Les responsables des grands laboratoires pharmaceutiques d'une vingtaine de pays se sont rendus à Genève, à l'appel de l'Organisation mondiale de la santé (OMS), pour planifier la production d'un vaccin contre le virus A (H1N1).

L'Organisation mondiale de la santé et les grands laboratoires mondiaux mettent au point leur scénario en vue de la production d'un éventuel vaccin. Le dernier bilan fait état de plus de 9800 cas répertoriés sur le globe.

Lors d'une réunion où se trouvait aussi le secrétaire général de l'ONU, la directrice de l'OMS Margaret Chan a affirmé qu'elle s'attendait à une production de 94,3 millions de doses par semaine une fois lancée la fabrication du vaccin.

La production sera lancée seulement si l'alerte pandémique passe à 6, son niveau maximal. Lundi, Mme Chan a annoncé que l'OMS maintenait son niveau à 5, et a précisé que son éventuel passage au niveau 6 ne préjugerait pas de la sévérité de la maladie, mais de sa seule propagation. Il demeure que, selon des experts, les laboratoires ne seront pas prêts à fournir un vaccin avant la mi-juillet, au plus tôt.
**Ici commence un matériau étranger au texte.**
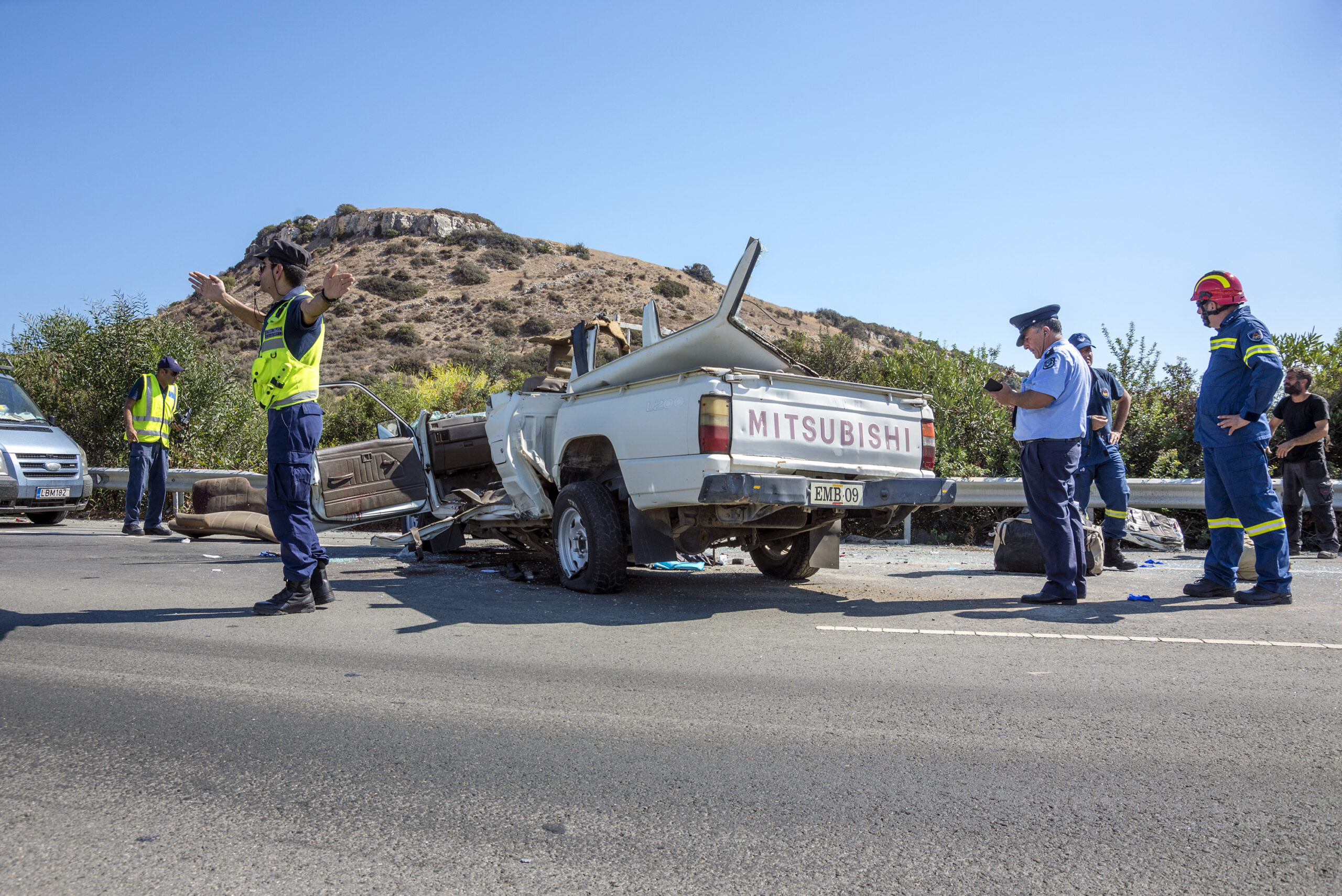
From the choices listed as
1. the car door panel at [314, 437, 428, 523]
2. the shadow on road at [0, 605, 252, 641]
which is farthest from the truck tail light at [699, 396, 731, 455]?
the car door panel at [314, 437, 428, 523]

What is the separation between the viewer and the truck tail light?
509 cm

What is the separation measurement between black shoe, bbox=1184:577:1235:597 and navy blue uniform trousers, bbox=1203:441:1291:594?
0.03 metres

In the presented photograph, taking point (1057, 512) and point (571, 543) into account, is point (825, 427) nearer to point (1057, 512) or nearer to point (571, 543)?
point (1057, 512)

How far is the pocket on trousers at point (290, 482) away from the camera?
5.08 meters

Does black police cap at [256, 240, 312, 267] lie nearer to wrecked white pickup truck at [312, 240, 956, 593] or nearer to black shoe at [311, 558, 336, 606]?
wrecked white pickup truck at [312, 240, 956, 593]

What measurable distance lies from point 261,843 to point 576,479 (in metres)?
4.41

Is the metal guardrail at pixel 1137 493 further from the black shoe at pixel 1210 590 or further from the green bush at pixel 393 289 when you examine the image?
the green bush at pixel 393 289

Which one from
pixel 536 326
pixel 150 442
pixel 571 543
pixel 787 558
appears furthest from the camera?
pixel 536 326

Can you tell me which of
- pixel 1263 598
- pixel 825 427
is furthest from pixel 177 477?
pixel 1263 598

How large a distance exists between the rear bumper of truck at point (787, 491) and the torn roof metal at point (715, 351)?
2.93 ft

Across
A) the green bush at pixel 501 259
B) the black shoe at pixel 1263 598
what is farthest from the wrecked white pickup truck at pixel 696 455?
the green bush at pixel 501 259

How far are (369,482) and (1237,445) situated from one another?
704 centimetres

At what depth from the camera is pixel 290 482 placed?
5.09m

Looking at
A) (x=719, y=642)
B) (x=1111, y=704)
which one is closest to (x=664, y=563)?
(x=719, y=642)
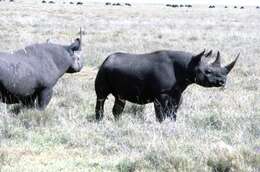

L'OMS se questionne par ailleurs sur la pertinence de détourner les capacités de production de vaccins contre la grippe saisonnière au profit de la lutte contre le virus A (H1N1), alors que ce dernier est pour l'instant peu virulent. On craint cependant une mutation du virus A en une souche plus dangereuse, s'il échange du matériel génétique avec le virus aviaire H5N1.

« Nous avons toutes les raisons de craindre une interaction du nouveau H1N1 avec d'autres virus. [...] Nous ne devons jamais oublier que le H5N1 est établi dans plusieurs pays », a d'ailleurs fait valoir lundi Mme Chan devant les représentants des États membres de l'OMS, réunis à Genève.

Un bilan en hausse constante

Un membre d'une équipe médicale dans un hôpital d'Osaka Un membre d'une équipe médicale dans un hôpital d'Osaka   © AFP/Kazuhiro Nogi

Un millier de cas supplémentaires de grippe porcine ont été diagnostiqués en 24 heures dans le monde, a indiqué mardi l'OMS, qui comptabilise maintenant 9830 personnes contaminées et 79 morts dans 40 pays.

C'est au Mexique et aux États-Unis que l'on retrouve le plus grand nombre de cas répertoriés, mais leur nombre au Japon connaît aussi une hausse accélérée. Mardi, 15 nouveaux cas de grippe ont été confirmés à Osaka et à Kobe, pour un total de 178 cas répertoriés.

Plus de 4000 écoles et garderies sont fermées dans l'ouest du pays pour tenter de freiner la propagation du virus. Mais, selon les autorités locales, de nombreux jeunes en auraient profité pour fréquenter les salons de karaoké, ce qui contribue aux risques de contamination.

Par ailleurs, les autorités sanitaires de la ville de New York enquêtent sur le décès d'un bébé de 16 mois, considéré comme un cas possible de grippe A (H1N1). L'enfant est mort lundi soir au centre hospitalier Elmhurst du Queens, où il avait été admis avec une forte fièvre.